§ Work to be completed
Reproduce the records below in their entirety, character for character.

________________________________________

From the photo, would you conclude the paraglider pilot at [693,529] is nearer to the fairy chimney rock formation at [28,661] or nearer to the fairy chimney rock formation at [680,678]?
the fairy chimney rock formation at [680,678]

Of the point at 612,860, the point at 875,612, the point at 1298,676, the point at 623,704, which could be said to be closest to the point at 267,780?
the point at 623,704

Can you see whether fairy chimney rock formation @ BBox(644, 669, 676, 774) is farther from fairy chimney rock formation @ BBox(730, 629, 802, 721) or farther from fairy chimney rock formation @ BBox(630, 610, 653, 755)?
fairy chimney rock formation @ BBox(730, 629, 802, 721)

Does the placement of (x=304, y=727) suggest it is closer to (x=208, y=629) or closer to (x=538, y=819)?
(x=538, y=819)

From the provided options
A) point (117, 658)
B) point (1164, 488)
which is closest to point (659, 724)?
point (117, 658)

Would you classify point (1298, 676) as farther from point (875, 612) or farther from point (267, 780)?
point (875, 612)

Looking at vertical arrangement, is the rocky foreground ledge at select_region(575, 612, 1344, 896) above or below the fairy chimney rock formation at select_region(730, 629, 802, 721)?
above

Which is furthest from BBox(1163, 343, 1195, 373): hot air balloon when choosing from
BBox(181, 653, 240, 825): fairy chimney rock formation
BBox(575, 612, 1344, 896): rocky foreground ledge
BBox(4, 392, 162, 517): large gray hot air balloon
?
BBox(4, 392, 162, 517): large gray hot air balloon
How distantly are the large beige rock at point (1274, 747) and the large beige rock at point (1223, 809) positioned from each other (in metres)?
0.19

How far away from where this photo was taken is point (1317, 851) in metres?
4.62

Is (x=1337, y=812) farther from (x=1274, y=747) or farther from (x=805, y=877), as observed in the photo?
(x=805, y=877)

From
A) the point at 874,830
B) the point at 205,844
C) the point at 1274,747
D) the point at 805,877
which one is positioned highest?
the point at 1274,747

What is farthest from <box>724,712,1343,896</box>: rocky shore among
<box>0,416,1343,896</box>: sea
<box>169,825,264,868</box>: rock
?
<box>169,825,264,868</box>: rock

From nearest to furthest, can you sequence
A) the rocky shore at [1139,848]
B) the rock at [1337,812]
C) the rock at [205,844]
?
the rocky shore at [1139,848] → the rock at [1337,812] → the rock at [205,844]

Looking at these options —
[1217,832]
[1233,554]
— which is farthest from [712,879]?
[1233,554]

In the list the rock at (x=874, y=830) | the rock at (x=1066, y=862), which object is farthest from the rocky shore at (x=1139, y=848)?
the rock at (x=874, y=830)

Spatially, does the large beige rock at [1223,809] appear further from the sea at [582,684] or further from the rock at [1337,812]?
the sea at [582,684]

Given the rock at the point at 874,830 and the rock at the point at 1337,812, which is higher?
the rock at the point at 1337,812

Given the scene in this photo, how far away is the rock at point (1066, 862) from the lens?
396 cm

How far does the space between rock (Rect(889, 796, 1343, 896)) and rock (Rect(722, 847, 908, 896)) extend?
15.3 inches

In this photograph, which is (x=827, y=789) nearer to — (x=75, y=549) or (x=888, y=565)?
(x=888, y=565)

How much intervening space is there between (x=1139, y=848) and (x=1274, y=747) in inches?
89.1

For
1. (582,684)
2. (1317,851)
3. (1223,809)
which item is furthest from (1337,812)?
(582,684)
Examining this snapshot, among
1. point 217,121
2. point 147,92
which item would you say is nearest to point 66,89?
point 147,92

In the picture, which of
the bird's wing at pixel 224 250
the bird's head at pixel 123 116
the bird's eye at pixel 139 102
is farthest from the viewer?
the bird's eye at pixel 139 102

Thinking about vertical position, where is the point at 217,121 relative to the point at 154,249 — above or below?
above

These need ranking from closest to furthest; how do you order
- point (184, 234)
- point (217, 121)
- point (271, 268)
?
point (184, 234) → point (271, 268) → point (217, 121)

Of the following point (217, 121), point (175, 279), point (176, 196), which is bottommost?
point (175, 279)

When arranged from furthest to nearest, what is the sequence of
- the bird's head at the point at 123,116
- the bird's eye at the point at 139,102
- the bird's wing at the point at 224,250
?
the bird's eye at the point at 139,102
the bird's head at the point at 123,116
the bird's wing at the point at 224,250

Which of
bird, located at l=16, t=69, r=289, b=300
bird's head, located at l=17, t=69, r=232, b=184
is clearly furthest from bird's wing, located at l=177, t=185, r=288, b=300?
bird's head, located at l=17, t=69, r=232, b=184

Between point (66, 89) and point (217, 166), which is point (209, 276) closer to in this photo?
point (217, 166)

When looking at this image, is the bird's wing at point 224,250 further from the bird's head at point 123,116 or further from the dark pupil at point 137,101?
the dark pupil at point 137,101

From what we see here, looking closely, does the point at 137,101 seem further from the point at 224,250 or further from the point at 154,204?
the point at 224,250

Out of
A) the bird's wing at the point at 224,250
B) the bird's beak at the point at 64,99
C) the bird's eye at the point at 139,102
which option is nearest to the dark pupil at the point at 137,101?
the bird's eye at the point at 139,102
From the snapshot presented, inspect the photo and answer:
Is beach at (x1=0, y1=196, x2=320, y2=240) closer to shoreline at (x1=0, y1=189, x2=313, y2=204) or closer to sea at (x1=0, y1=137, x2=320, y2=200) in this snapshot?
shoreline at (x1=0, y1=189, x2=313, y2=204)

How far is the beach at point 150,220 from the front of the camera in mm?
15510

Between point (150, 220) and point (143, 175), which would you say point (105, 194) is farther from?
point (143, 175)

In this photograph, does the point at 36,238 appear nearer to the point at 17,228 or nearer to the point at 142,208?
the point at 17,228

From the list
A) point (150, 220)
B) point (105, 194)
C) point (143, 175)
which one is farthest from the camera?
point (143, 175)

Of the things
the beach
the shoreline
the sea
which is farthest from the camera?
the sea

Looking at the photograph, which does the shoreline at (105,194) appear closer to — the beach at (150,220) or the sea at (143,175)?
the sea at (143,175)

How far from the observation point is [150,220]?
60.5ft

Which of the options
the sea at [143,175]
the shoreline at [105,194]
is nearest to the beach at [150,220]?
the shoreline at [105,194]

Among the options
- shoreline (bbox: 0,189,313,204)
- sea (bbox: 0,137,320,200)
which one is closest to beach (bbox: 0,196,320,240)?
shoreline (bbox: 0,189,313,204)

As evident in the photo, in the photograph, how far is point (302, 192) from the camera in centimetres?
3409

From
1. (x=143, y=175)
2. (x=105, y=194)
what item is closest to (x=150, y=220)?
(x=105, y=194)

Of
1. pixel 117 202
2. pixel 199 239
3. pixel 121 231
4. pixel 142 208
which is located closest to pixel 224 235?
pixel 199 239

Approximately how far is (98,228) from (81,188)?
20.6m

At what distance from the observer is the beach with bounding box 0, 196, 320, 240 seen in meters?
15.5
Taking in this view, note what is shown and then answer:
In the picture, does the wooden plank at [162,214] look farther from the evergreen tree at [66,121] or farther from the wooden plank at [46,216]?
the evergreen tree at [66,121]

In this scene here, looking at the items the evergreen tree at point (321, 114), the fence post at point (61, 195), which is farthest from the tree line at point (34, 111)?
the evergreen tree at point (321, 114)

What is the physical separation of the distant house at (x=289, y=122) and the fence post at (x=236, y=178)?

________________________________________

§ Solution to this problem
From the photo, would you conclude the paraglider pilot at [693,529] is nearer to the fairy chimney rock formation at [28,661] or nearer to the fairy chimney rock formation at [680,678]?
the fairy chimney rock formation at [680,678]

Of the point at 612,860, the point at 875,612, the point at 1298,676, the point at 623,704, which could be said to be closest to the point at 267,780?
the point at 623,704

Can you see whether fairy chimney rock formation @ BBox(644, 669, 676, 774) is farther from fairy chimney rock formation @ BBox(730, 629, 802, 721) or farther from fairy chimney rock formation @ BBox(630, 610, 653, 755)?
fairy chimney rock formation @ BBox(730, 629, 802, 721)

Does the placement of (x=304, y=727) suggest it is closer to (x=208, y=629) or closer to (x=538, y=819)?
(x=538, y=819)

From the provided options
A) point (117, 658)
B) point (1164, 488)
which is closest to point (659, 724)?
point (117, 658)

Would you classify point (1298, 676) as farther from point (875, 612) or farther from point (267, 780)?
point (875, 612)

Looking at vertical arrangement, is the rocky foreground ledge at select_region(575, 612, 1344, 896) above or below the fairy chimney rock formation at select_region(730, 629, 802, 721)?
above

Which is furthest from BBox(1163, 343, 1195, 373): hot air balloon when choosing from
BBox(181, 653, 240, 825): fairy chimney rock formation
BBox(575, 612, 1344, 896): rocky foreground ledge
BBox(4, 392, 162, 517): large gray hot air balloon
?
BBox(4, 392, 162, 517): large gray hot air balloon
How distantly are the large beige rock at point (1274, 747) and the large beige rock at point (1223, 809) positioned from each other (in metres)?
0.19

How far away from where this photo was taken is point (1317, 851) in metres?
4.62

Is (x=1337, y=812) farther from (x=1274, y=747) or farther from (x=805, y=877), as observed in the photo?
(x=805, y=877)

From
A) the point at 874,830
B) the point at 205,844
C) the point at 1274,747
D) the point at 805,877
which one is positioned highest?
the point at 1274,747

What is farthest from <box>724,712,1343,896</box>: rocky shore among
<box>0,416,1343,896</box>: sea
<box>169,825,264,868</box>: rock
?
<box>169,825,264,868</box>: rock

From nearest to furthest, can you sequence
A) the rocky shore at [1139,848]
B) the rock at [1337,812]
C) the rock at [205,844]
?
the rocky shore at [1139,848] → the rock at [1337,812] → the rock at [205,844]

Looking at these options —
[1217,832]
[1233,554]
— which is farthest from [712,879]?
[1233,554]

In the list the rock at (x=874, y=830) | the rock at (x=1066, y=862), which object is farthest from the rocky shore at (x=1139, y=848)?
the rock at (x=874, y=830)

Spatially, does the large beige rock at [1223,809] appear further from the sea at [582,684] or further from the rock at [1337,812]?
the sea at [582,684]

Given the rock at the point at 874,830 and the rock at the point at 1337,812, which is higher?
the rock at the point at 1337,812

Given the scene in this photo, how far away is the rock at point (1066, 862) from the lens?
396 cm

How far does the space between rock (Rect(889, 796, 1343, 896)) and rock (Rect(722, 847, 908, 896)) extend?
15.3 inches

In this photograph, which is (x=827, y=789) nearer to — (x=75, y=549) or (x=888, y=565)?
(x=888, y=565)

How much intervening space is there between (x=1139, y=848) and (x=1274, y=747) in inches?
89.1

For
1. (582,684)
2. (1317,851)
3. (1223,809)
which item is furthest from (1337,812)?
(582,684)
Examining this snapshot, among
1. point 217,121
2. point 147,92
which item would you say is nearest to point 66,89?
point 147,92

In the picture, which of
the bird's wing at pixel 224 250
the bird's head at pixel 123 116
the bird's eye at pixel 139 102
is farthest from the viewer?
the bird's eye at pixel 139 102

Thinking about vertical position, where is the point at 217,121 relative to the point at 154,249 — above or below?
above

These need ranking from closest to furthest; how do you order
- point (184, 234)
- point (217, 121)
- point (271, 268)
?
point (184, 234) → point (271, 268) → point (217, 121)

Of the following point (217, 121), point (175, 279), point (176, 196), which is bottommost?
point (175, 279)

When arranged from furthest to nearest, what is the sequence of
- the bird's head at the point at 123,116
- the bird's eye at the point at 139,102
- the bird's wing at the point at 224,250
?
the bird's eye at the point at 139,102
the bird's head at the point at 123,116
the bird's wing at the point at 224,250

Which of
bird, located at l=16, t=69, r=289, b=300
bird's head, located at l=17, t=69, r=232, b=184
is clearly furthest from bird's wing, located at l=177, t=185, r=288, b=300?
bird's head, located at l=17, t=69, r=232, b=184

Between point (66, 89) and point (217, 166), which is point (209, 276) closer to in this photo?
point (217, 166)

When looking at this image, is the bird's wing at point 224,250 further from the bird's head at point 123,116 or further from the dark pupil at point 137,101?
the dark pupil at point 137,101

From what we see here, looking closely, does the point at 137,101 seem further from the point at 224,250 or further from the point at 154,204?
the point at 224,250

Out of
A) the bird's wing at the point at 224,250
B) the bird's beak at the point at 64,99
C) the bird's eye at the point at 139,102
which option is nearest to the dark pupil at the point at 137,101?
the bird's eye at the point at 139,102
From the snapshot presented, inspect the photo and answer:
Is beach at (x1=0, y1=196, x2=320, y2=240) closer to shoreline at (x1=0, y1=189, x2=313, y2=204) or closer to sea at (x1=0, y1=137, x2=320, y2=200) in this snapshot?
shoreline at (x1=0, y1=189, x2=313, y2=204)

How far is the beach at point 150,220 from the front of the camera in mm?
15510

Between point (150, 220) and point (143, 175), which would you say point (105, 194) is farther from?
point (143, 175)

In this photograph, does the point at 36,238 appear nearer to the point at 17,228 or nearer to the point at 142,208?
the point at 17,228

From the list
A) point (150, 220)
B) point (105, 194)
C) point (143, 175)
which one is farthest from the camera?
point (143, 175)

Of the things
the beach
the shoreline
the sea
which is farthest from the camera?
the sea

Looking at the photograph, which does the shoreline at (105,194) appear closer to — the beach at (150,220) or the sea at (143,175)?
the sea at (143,175)

How far from the observation point is [150,220]?
60.5ft

Which of the options
the sea at [143,175]
the shoreline at [105,194]
is nearest to the beach at [150,220]?
the shoreline at [105,194]

Among the options
- shoreline (bbox: 0,189,313,204)
- sea (bbox: 0,137,320,200)
which one is closest to beach (bbox: 0,196,320,240)?
shoreline (bbox: 0,189,313,204)

As evident in the photo, in the photograph, how far is point (302, 192) from the camera in centimetres?
3409

From
1. (x=143, y=175)
2. (x=105, y=194)
what item is closest to (x=150, y=220)?
(x=105, y=194)

Of
1. pixel 117 202
2. pixel 199 239
3. pixel 121 231
4. pixel 142 208
which is located closest to pixel 224 235?
pixel 199 239

Approximately how far is (98,228) from (81,188)?
20.6m

At what distance from the observer is the beach with bounding box 0, 196, 320, 240 seen in meters?
15.5
Taking in this view, note what is shown and then answer:
In the picture, does the wooden plank at [162,214] look farther from the evergreen tree at [66,121] or farther from the wooden plank at [46,216]?
the evergreen tree at [66,121]

In this scene here, looking at the items the evergreen tree at point (321, 114), the fence post at point (61, 195), which is farthest from the tree line at point (34, 111)?
the evergreen tree at point (321, 114)

What is the physical separation of the distant house at (x=289, y=122) and the fence post at (x=236, y=178)?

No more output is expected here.